• **PROVIDED ENTRIES**
-.-.-

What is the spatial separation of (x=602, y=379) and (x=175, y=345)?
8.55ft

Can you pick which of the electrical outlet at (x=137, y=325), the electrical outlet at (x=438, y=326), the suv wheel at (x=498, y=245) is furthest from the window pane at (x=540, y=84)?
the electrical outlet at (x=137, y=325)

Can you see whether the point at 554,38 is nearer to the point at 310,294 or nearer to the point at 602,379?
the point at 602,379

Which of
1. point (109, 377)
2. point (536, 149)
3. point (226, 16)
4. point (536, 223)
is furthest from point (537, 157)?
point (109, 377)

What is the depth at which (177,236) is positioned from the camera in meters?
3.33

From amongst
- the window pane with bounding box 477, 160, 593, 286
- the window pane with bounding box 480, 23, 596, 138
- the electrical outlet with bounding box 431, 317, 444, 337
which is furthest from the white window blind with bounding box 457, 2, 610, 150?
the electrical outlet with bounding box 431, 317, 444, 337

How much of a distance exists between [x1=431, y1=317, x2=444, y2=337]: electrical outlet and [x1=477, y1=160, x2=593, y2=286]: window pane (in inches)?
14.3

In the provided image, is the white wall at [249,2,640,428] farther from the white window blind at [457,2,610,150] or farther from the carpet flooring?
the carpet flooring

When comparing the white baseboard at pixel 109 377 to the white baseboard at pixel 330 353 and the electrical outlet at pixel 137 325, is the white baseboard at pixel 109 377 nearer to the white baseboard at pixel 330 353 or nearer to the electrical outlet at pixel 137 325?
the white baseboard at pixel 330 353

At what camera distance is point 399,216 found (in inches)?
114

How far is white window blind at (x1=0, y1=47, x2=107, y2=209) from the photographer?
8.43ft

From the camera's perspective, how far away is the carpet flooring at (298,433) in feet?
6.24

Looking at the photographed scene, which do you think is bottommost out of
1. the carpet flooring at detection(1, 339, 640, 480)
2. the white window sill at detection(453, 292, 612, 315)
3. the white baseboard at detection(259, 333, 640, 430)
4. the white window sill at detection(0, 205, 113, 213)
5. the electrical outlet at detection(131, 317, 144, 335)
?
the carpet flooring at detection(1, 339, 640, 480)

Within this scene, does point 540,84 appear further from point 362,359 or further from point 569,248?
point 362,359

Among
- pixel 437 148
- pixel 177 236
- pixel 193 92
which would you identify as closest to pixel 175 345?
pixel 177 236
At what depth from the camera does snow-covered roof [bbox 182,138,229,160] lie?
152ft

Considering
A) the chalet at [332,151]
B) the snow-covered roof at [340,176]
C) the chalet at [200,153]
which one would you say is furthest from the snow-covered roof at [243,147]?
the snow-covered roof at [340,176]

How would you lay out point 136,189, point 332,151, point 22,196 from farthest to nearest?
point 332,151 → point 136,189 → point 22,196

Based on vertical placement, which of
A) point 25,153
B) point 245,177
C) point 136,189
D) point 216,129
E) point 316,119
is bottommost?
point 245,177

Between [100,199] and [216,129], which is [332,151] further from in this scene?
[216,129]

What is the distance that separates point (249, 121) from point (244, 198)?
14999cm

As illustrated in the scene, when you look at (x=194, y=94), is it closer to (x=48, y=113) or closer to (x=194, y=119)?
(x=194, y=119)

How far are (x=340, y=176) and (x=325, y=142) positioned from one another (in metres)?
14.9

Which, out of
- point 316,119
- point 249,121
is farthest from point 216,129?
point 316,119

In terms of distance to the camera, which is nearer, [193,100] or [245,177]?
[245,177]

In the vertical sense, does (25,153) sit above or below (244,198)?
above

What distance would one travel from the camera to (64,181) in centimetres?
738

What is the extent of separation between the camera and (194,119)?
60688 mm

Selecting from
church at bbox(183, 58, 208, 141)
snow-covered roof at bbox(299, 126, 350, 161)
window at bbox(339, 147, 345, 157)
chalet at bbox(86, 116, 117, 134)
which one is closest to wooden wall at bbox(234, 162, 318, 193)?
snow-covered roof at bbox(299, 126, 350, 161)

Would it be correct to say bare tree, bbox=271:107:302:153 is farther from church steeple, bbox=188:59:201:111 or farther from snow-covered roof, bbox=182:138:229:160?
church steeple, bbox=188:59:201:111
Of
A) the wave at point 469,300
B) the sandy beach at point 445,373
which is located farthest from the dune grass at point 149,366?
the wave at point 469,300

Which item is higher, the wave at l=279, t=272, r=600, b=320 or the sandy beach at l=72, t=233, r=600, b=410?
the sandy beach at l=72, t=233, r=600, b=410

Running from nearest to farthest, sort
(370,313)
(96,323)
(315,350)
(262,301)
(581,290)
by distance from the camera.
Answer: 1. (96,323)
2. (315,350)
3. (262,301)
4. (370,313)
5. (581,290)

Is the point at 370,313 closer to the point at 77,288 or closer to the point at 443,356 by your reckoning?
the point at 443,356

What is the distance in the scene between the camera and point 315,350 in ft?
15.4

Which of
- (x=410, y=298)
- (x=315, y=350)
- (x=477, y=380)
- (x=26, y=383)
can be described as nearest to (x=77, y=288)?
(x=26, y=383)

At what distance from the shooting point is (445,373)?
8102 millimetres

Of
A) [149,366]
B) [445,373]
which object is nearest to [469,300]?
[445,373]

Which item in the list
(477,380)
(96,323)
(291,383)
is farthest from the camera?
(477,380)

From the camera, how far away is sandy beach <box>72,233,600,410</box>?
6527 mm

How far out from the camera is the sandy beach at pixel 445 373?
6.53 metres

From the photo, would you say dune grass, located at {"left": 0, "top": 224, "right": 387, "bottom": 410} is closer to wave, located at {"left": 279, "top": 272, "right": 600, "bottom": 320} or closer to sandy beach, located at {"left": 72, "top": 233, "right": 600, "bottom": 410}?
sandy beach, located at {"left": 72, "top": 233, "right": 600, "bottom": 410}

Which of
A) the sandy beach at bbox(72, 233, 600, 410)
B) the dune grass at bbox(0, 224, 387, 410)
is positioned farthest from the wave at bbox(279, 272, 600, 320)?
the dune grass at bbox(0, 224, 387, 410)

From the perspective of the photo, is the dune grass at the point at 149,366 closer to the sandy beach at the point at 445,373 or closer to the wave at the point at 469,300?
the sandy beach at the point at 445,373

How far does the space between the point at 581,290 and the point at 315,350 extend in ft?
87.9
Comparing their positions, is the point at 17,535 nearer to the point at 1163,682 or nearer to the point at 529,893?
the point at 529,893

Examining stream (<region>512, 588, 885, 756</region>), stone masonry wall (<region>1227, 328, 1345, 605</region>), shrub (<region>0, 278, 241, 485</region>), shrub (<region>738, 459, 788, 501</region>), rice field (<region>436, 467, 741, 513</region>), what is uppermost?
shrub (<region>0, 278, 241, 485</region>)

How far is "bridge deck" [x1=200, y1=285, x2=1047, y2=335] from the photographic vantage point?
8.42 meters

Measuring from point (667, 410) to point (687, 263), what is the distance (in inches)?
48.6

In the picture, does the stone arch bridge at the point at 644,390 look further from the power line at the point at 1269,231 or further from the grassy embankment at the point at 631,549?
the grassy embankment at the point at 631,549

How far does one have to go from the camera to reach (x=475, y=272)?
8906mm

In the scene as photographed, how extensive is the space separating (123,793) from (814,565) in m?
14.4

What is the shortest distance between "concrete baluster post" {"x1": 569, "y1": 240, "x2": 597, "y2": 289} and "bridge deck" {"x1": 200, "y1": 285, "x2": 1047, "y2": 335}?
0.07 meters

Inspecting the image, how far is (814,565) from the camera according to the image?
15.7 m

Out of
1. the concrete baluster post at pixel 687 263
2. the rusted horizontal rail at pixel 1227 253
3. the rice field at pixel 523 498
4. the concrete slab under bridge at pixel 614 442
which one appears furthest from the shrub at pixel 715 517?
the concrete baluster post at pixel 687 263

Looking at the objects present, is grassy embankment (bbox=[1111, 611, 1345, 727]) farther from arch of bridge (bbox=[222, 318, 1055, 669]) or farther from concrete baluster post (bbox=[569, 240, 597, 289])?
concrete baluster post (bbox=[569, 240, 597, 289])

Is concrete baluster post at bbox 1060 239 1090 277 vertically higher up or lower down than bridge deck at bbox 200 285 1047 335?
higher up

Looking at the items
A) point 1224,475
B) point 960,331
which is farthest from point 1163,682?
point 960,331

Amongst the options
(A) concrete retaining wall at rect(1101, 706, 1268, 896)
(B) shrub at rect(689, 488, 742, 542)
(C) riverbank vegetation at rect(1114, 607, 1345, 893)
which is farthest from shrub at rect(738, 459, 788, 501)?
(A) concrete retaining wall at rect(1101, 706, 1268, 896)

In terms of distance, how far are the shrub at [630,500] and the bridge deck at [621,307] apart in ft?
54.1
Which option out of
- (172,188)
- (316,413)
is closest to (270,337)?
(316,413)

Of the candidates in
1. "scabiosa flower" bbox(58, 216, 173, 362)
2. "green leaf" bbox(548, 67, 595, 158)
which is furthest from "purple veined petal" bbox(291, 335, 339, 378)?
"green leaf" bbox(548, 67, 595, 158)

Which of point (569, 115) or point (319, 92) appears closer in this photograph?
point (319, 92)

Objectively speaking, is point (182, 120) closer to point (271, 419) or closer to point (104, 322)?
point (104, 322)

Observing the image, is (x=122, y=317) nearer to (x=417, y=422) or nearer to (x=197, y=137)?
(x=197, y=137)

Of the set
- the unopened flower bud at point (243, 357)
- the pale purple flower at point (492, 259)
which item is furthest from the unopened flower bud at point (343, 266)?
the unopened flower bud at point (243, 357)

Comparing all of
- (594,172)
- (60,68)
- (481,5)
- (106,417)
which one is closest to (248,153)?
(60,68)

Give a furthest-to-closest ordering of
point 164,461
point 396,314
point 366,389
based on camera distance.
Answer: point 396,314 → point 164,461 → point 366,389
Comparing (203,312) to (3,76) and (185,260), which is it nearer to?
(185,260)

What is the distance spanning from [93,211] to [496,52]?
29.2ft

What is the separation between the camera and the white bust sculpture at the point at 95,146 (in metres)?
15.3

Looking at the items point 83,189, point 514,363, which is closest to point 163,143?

-.-.-

• **STATED TASK**
Put the rows from the line containing "Which option out of" through the last row into a numbered list, including both ends and leaving out blank lines.

• **IN RESPONSE**
1. Which option out of
2. - (172,188)
3. - (316,413)
4. is closest to (270,337)?
5. (316,413)
6. Of the candidates in
7. 1. "scabiosa flower" bbox(58, 216, 173, 362)
8. 2. "green leaf" bbox(548, 67, 595, 158)
9. which is furthest from "purple veined petal" bbox(291, 335, 339, 378)?
10. "green leaf" bbox(548, 67, 595, 158)
11. Which of point (569, 115) or point (319, 92) appears closer in this photograph?
12. point (319, 92)
13. Objectively speaking, is point (182, 120) closer to point (271, 419) or closer to point (104, 322)?
14. point (104, 322)
15. Observing the image, is (x=122, y=317) nearer to (x=417, y=422) or nearer to (x=197, y=137)?
16. (x=197, y=137)
17. Of the set
18. - the unopened flower bud at point (243, 357)
19. - the pale purple flower at point (492, 259)
20. which item is furthest from the unopened flower bud at point (343, 266)?
21. the unopened flower bud at point (243, 357)
22. Comparing all of
23. - (594,172)
24. - (60,68)
25. - (481,5)
26. - (106,417)
27. which one is closest to (248,153)?
28. (60,68)
29. Give a furthest-to-closest ordering of
30. point 164,461
31. point 396,314
32. point 366,389
33. based on camera distance.
34. Answer: point 396,314 → point 164,461 → point 366,389
35. Comparing (203,312) to (3,76) and (185,260), which is it nearer to?
36. (185,260)
37. What is the distance spanning from [93,211] to [496,52]?
38. 29.2ft
39. What is the separation between the camera and the white bust sculpture at the point at 95,146 (in metres)?
40. 15.3
41. Looking at the items point 83,189, point 514,363, which is closest to point 163,143?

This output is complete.